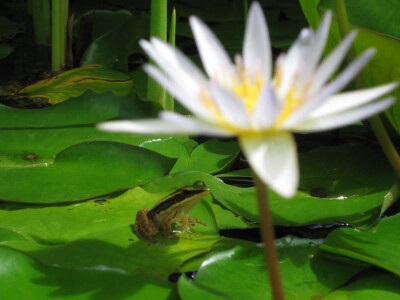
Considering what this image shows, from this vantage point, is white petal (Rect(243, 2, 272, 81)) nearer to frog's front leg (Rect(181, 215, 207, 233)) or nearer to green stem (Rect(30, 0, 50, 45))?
frog's front leg (Rect(181, 215, 207, 233))

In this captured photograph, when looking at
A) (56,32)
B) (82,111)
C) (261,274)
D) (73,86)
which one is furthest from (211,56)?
(56,32)

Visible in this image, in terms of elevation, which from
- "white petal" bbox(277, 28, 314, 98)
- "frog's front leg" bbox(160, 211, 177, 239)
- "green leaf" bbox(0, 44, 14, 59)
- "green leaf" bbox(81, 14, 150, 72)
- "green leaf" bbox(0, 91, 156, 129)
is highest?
→ "white petal" bbox(277, 28, 314, 98)

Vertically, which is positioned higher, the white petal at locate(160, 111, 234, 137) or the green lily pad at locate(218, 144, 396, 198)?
the white petal at locate(160, 111, 234, 137)

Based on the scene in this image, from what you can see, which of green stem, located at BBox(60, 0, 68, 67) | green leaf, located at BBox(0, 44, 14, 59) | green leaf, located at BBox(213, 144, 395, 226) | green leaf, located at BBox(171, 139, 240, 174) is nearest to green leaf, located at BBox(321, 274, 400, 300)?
green leaf, located at BBox(213, 144, 395, 226)

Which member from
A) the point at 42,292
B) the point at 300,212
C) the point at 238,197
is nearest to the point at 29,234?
the point at 42,292

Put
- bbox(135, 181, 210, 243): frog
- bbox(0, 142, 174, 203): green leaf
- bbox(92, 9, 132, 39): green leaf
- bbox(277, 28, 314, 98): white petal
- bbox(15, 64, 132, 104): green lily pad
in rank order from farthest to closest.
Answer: bbox(92, 9, 132, 39): green leaf, bbox(15, 64, 132, 104): green lily pad, bbox(0, 142, 174, 203): green leaf, bbox(135, 181, 210, 243): frog, bbox(277, 28, 314, 98): white petal

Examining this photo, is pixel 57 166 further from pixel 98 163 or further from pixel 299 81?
pixel 299 81
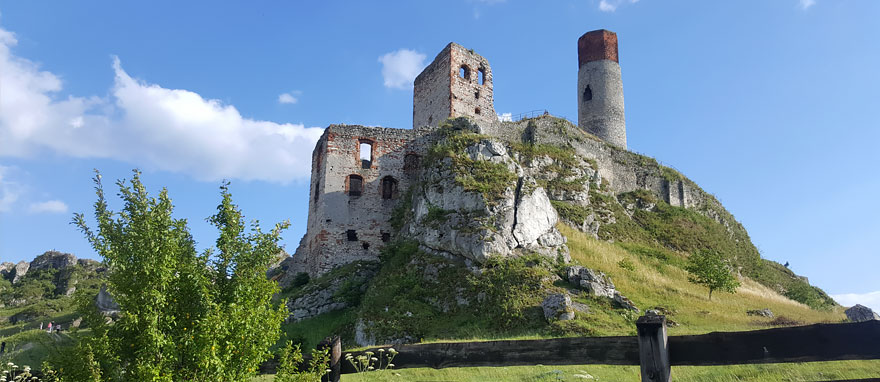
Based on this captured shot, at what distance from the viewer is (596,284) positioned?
71.1ft

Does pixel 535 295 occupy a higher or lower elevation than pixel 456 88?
lower

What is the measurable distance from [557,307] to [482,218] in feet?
21.0

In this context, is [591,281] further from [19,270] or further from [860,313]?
[19,270]

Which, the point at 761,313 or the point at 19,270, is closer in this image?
the point at 761,313

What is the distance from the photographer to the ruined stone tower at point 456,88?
1371 inches

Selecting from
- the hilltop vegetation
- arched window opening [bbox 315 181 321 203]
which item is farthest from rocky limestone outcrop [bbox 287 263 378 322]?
arched window opening [bbox 315 181 321 203]

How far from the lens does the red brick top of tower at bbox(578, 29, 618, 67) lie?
156ft

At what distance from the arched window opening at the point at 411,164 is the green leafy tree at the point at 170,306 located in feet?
79.8

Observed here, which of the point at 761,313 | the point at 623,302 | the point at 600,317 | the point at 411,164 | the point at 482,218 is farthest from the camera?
the point at 411,164

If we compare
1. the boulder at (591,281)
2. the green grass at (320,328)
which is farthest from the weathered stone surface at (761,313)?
the green grass at (320,328)

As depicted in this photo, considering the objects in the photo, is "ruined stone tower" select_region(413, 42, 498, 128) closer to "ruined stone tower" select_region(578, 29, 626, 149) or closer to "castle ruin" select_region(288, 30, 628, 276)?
"castle ruin" select_region(288, 30, 628, 276)

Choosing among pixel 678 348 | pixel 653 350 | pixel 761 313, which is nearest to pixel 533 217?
pixel 761 313

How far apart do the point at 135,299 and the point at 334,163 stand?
24.2 m

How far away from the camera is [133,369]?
21.8ft
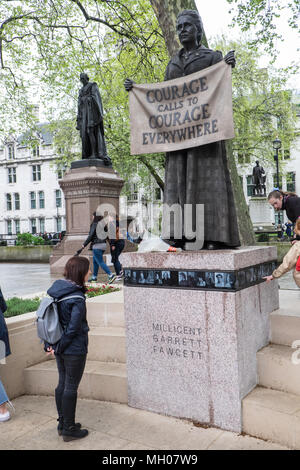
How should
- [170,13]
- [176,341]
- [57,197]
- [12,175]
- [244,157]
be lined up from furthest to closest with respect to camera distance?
[12,175], [57,197], [244,157], [170,13], [176,341]

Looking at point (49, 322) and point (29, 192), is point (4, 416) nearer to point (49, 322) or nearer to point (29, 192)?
point (49, 322)

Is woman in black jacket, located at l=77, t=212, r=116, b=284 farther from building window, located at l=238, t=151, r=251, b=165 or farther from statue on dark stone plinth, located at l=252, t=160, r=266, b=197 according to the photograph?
statue on dark stone plinth, located at l=252, t=160, r=266, b=197

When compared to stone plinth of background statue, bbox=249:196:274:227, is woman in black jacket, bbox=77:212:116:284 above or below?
below

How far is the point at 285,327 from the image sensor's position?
422cm

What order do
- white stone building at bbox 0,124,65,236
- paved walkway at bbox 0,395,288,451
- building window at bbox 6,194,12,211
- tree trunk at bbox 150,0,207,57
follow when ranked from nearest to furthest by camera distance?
paved walkway at bbox 0,395,288,451
tree trunk at bbox 150,0,207,57
white stone building at bbox 0,124,65,236
building window at bbox 6,194,12,211

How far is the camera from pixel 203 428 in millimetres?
3719

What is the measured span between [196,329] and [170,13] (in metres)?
7.30

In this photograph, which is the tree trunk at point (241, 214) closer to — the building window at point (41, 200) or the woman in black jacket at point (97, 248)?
the woman in black jacket at point (97, 248)

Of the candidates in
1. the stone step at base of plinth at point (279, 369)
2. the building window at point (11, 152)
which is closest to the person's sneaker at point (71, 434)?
the stone step at base of plinth at point (279, 369)

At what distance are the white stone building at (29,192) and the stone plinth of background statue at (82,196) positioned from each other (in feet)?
148

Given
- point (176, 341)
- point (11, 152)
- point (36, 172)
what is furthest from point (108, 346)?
point (11, 152)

▶ [Exercise]:
Quote the full listing above word for word; exclude every picture from the copy.

▶ [Result of the task]:
Considering what this image shows, from this vantage point, is white petal (Rect(243, 2, 272, 81)) nearer to frog's front leg (Rect(181, 215, 207, 233)) or nearer to green stem (Rect(30, 0, 50, 45))?
frog's front leg (Rect(181, 215, 207, 233))

In this captured photograph, when looking at
A) (56,32)
B) (82,111)
C) (261,274)
D) (73,86)
which one is furthest from (211,56)?
(56,32)

Visible in this image, in terms of elevation, which from
- "white petal" bbox(277, 28, 314, 98)
- "frog's front leg" bbox(160, 211, 177, 239)
- "green leaf" bbox(0, 44, 14, 59)
- "green leaf" bbox(81, 14, 150, 72)
- "green leaf" bbox(0, 91, 156, 129)
is highest?
→ "white petal" bbox(277, 28, 314, 98)

Vertically, which is positioned higher, the white petal at locate(160, 111, 234, 137) or the green lily pad at locate(218, 144, 396, 198)?
the white petal at locate(160, 111, 234, 137)

Based on the scene in this image, from what you can see, which of green stem, located at BBox(60, 0, 68, 67) | green leaf, located at BBox(0, 44, 14, 59) | green leaf, located at BBox(213, 144, 395, 226) | green leaf, located at BBox(171, 139, 240, 174) is nearest to green leaf, located at BBox(321, 274, 400, 300)?
green leaf, located at BBox(213, 144, 395, 226)

Which member from
A) the point at 42,292
B) the point at 300,212
C) the point at 238,197
is nearest to the point at 29,234?
the point at 42,292

Put
- bbox(135, 181, 210, 243): frog
- bbox(0, 142, 174, 203): green leaf
- bbox(92, 9, 132, 39): green leaf
- bbox(277, 28, 314, 98): white petal
- bbox(15, 64, 132, 104): green lily pad
in rank order from farthest to closest.
Answer: bbox(92, 9, 132, 39): green leaf, bbox(15, 64, 132, 104): green lily pad, bbox(0, 142, 174, 203): green leaf, bbox(135, 181, 210, 243): frog, bbox(277, 28, 314, 98): white petal

Examining this photo, is pixel 57 166 further from pixel 98 163 or further from pixel 299 81?
pixel 299 81
Based on this captured shot, at what distance from the viewer is (596,284) positioned?
71.1ft

Does pixel 535 295 occupy a higher or lower elevation than pixel 456 88?
lower

What is the measurable distance from [557,307] to [482,218] in feet?
21.0

In this context, is [591,281] further from [19,270] or further from [860,313]?
[19,270]

Which, the point at 761,313 or the point at 19,270, is closer in this image?
the point at 761,313

What is the distance from the photographer to the ruined stone tower at point 456,88?
1371 inches

Selecting from
- the hilltop vegetation
- arched window opening [bbox 315 181 321 203]
which item is farthest from rocky limestone outcrop [bbox 287 263 378 322]?
arched window opening [bbox 315 181 321 203]

How far from the lens does the red brick top of tower at bbox(578, 29, 618, 67) lie?
156ft

At what distance from the arched window opening at the point at 411,164 is the green leafy tree at the point at 170,306 located in feet?
79.8

Observed here, which of the point at 761,313 | the point at 623,302 | the point at 600,317 | the point at 411,164 | the point at 482,218 is farthest from the camera?
the point at 411,164

If we compare
1. the boulder at (591,281)
2. the green grass at (320,328)
which is farthest from the weathered stone surface at (761,313)?
the green grass at (320,328)

As depicted in this photo, considering the objects in the photo, is "ruined stone tower" select_region(413, 42, 498, 128) closer to "ruined stone tower" select_region(578, 29, 626, 149) or closer to "castle ruin" select_region(288, 30, 628, 276)?
"castle ruin" select_region(288, 30, 628, 276)

Choosing among pixel 678 348 | pixel 653 350 | pixel 761 313, which is nearest to pixel 533 217?
pixel 761 313

How far apart do the point at 135,299 and the point at 334,163 stand?
24.2 m

How far away from the camera is [133,369]?
21.8ft
How should
- [170,13]
- [176,341]
- [57,197]
- [12,175]
- [244,157]
be lined up from furthest to closest with respect to camera distance?
[12,175], [57,197], [244,157], [170,13], [176,341]

Looking at point (49, 322) and point (29, 192), is point (4, 416) nearer to point (49, 322) or nearer to point (29, 192)?
point (49, 322)

Is woman in black jacket, located at l=77, t=212, r=116, b=284 farther from building window, located at l=238, t=151, r=251, b=165 or farther from statue on dark stone plinth, located at l=252, t=160, r=266, b=197 according to the photograph?
statue on dark stone plinth, located at l=252, t=160, r=266, b=197

When compared to stone plinth of background statue, bbox=249:196:274:227, is woman in black jacket, bbox=77:212:116:284 above or below?
below

How far is the point at 285,327 from the image sensor's position?
422cm

What order do
- white stone building at bbox 0,124,65,236
- paved walkway at bbox 0,395,288,451
- building window at bbox 6,194,12,211
- tree trunk at bbox 150,0,207,57
follow when ranked from nearest to furthest by camera distance?
paved walkway at bbox 0,395,288,451
tree trunk at bbox 150,0,207,57
white stone building at bbox 0,124,65,236
building window at bbox 6,194,12,211

How far is the camera from pixel 203 428 in millimetres?
3719

What is the measured span between [196,329] and [170,13] (in metres)?
7.30

In this photograph, which is the tree trunk at point (241, 214) closer to — the building window at point (41, 200) or the woman in black jacket at point (97, 248)?
the woman in black jacket at point (97, 248)

Of the candidates in
1. the stone step at base of plinth at point (279, 369)
2. the building window at point (11, 152)
which is closest to the person's sneaker at point (71, 434)?
the stone step at base of plinth at point (279, 369)

At what distance are the white stone building at (29,192) and the stone plinth of background statue at (82,196) positioned from each other (in feet)?
148

Given
- point (176, 341)
- point (11, 152)
- point (36, 172)
what is furthest from point (108, 346)?
point (11, 152)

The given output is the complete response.